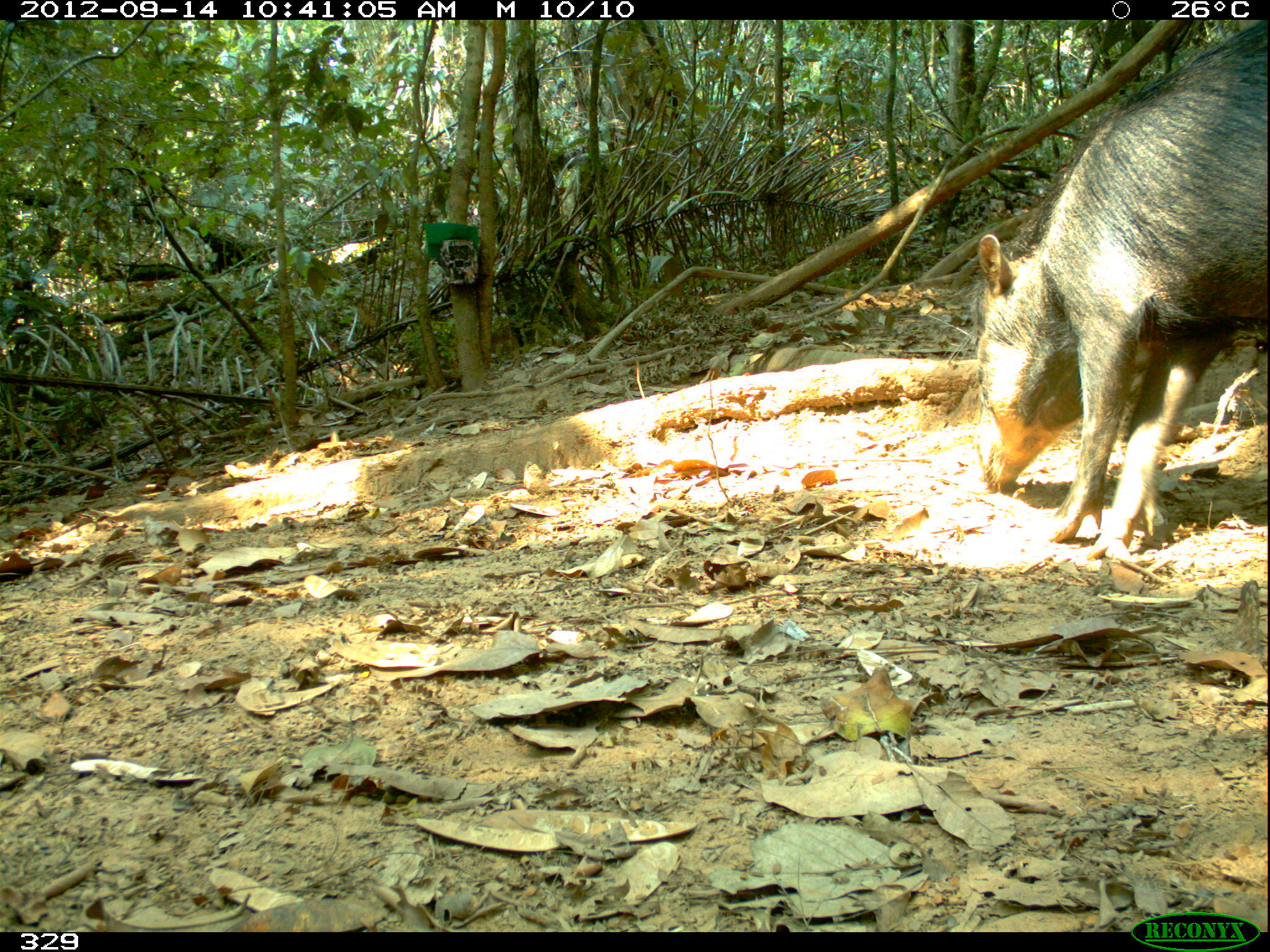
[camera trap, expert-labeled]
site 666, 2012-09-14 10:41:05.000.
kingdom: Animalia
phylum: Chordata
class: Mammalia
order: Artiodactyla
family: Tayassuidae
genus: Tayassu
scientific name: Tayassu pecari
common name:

● ● ●

Write out every line above exactly as it is, leaving out the pictures.

[camera trap, expert-labeled]
site 666, 2012-09-14 10:41:05.000.
kingdom: Animalia
phylum: Chordata
class: Mammalia
order: Artiodactyla
family: Tayassuidae
genus: Tayassu
scientific name: Tayassu pecari
common name:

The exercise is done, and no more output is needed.